• Instructions for the task: Starting with the first line below, reproduce each line exactly until you have included the one bearing "エントランスの落ち着いた雰囲気".

• Dataset records:
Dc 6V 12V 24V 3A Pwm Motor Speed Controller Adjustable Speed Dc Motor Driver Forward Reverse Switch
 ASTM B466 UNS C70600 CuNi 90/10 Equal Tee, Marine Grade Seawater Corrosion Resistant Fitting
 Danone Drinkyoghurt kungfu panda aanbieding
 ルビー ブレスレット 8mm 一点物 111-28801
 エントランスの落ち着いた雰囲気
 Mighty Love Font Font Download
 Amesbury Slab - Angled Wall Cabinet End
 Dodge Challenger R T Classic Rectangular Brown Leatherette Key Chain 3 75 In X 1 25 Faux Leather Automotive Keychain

• Result for this exercise:
Dc 6V 12V 24V 3A Pwm Motor Speed Controller Adjustable Speed Dc Motor Driver Forward Reverse Switch
 ASTM B466 UNS C70600 CuNi 90/10 Equal Tee, Marine Grade Seawater Corrosion Resistant Fitting
 Danone Drinkyoghurt kungfu panda aanbieding
 ルビー ブレスレット 8mm 一点物 111-28801
 エントランスの落ち着いた雰囲気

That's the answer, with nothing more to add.